The Future of Media in Instruction: From Consumers to Creators to AI Explorers

Gloria Doherty, Director of Digital Learning at George Fox University

Gloria Doherty, Director of Digital Learning at George Fox University

Remember the days of analog videos and rolls of film and then the emergence of the first iPhone in 2007, followed by the iPad in 2010, when the floodgates opened, and we were awash in apps? It was the arrival of digital life in the palms of our hands. How can educators manage the continuing proliferation of apps in a way that accommodates our spectrum of users? One method that helps us move beyond the allure of technology for technology's sake is the SAMR Model created by Dr. Ruben Puentedura. SAMR gives us a focused measure of how an application impacts learning as it integrates into instruction.

For example, the advancement of personal media production apps now allows educators and their students to produce media on their own terms. This has taken educators on a journey through the levels of SAMR:

SAMR Level 1 Substitution—Direct substitute with no functional change—brings instructional media into the local classroom. Before digital life emerged, students consumed media that instructors curated. In the 1970s, VHS gave us the ability to be direct consumers of video programming. In 2007, Netflix introduced media streaming to consumers. Personal curation became possible and continues to expand for students.

SAMR Level 2 Augmentation—Direct substitute with functional improvement—transfers instructional media into interactive digital learning spaces. This advancement allows educators to tailor media to learning targets organized in learning management systems. Students can engage in the content on a more flexible schedule of repeatable viewing, which empowers them to fill learning gaps as they review. Instructors use applications that enhance student engagement by embedding questions in video presentations to help students check their understanding. Apps that provide group annotation and discussion around media objects can increase interaction and strengthen critical thinking.

"Applications empower us to move with greater speed in building more robust learning environments and to become more agile in exploring what works"

SAMR Level 3 Modification—Allows for significant task redesign—places students in the driver's seat of media production in the learning experience. In 2005, YouTube launched and quickly received millions of video uploads while capturing the eyes of millions of viewers. Consumers became producers. Today, our students can produce media on a single device using select features in a sea of apps. Students focus on their app adoption, and they become experts in their chosen digital spaces. Students are influencers who can communicate fluidly when they have a purpose. Our instruction can mentor students in creating high-impact media that makes a real-world contribution.
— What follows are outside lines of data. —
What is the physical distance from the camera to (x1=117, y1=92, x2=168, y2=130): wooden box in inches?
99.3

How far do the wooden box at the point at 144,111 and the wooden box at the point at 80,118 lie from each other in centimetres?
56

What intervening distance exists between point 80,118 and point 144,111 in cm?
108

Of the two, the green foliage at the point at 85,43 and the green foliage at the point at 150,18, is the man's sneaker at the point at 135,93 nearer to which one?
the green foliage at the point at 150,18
SAMR Level 4 Redefinition—Allows for the creation of new tasks, previously inconceivable—turns the tide toward a new technological era that we are now entering. Today’s students are using generative artificial intelligence (AI) apps to enhance how they learn. In terms of media consumption, students submit lecture video transcripts in an AI app, which produces summaries and offers additional contexts. Students report that this expands the scope and depth of learning. In terms of media creation, students report that they are using AI apps at work and in their personal lives. They ask, ‘How could we not use AI in coursework?' As AI apps continue to present new media production capabilities, we need a disciplined approach to exercising personal and social judgment about fair use and understanding when an object is created to influence vs. misinform. Instructors and students must motivate each other to exercise analytical thinking and creativity in constructing assessments that give agency to students, with constraints designed by instructors, to guide authentic growth in using AI responsibly. We do not want AI to circumvent critical thinking and integrity.
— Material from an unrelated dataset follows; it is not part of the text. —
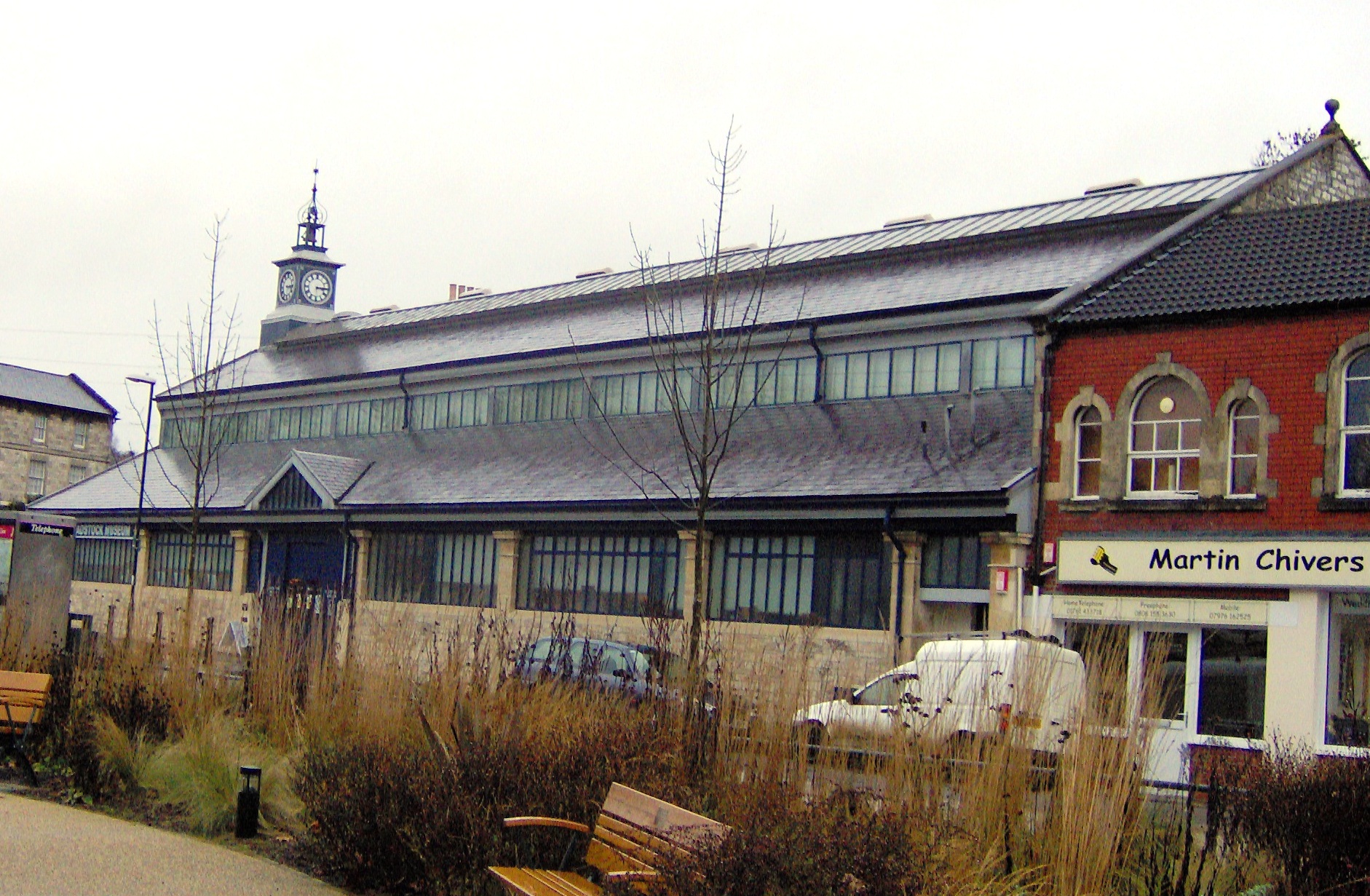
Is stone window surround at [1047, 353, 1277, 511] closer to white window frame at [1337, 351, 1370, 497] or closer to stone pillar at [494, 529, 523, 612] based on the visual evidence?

We struggle under the weight of how to manage AI in today’s learning activities, but we must be mindful that our decision-making today will strengthen or diminish the role education plays as AI incorporates into our work and carries us ahead in this societal shift. Today, AI is embedded in core applications that education and the workplace use on a daily basis. The AI era has arrived. How we interact and adapt will directly influence the evolution of AI, just as we have influenced the current generation of applications born out of identified educational needs. Educators, researchers, employers, policymakers, and the communities we serve need to create stronger networks so that we can collaboratively influence this shift and give every person in the community a path to move forward.

Education moved slowly and haltingly forward in the progression of the internet, with measured risks that brought us into deeper investigation and investment. When we held back, we fell behind. Applications empower us to move with greater speed in building more robust learning environments and to become more agile in exploring what works. Perhaps our experience of the internet’s disruption can give us more confidence to engage in AI disruption by meeting it with more purposeful participation in this societal shift.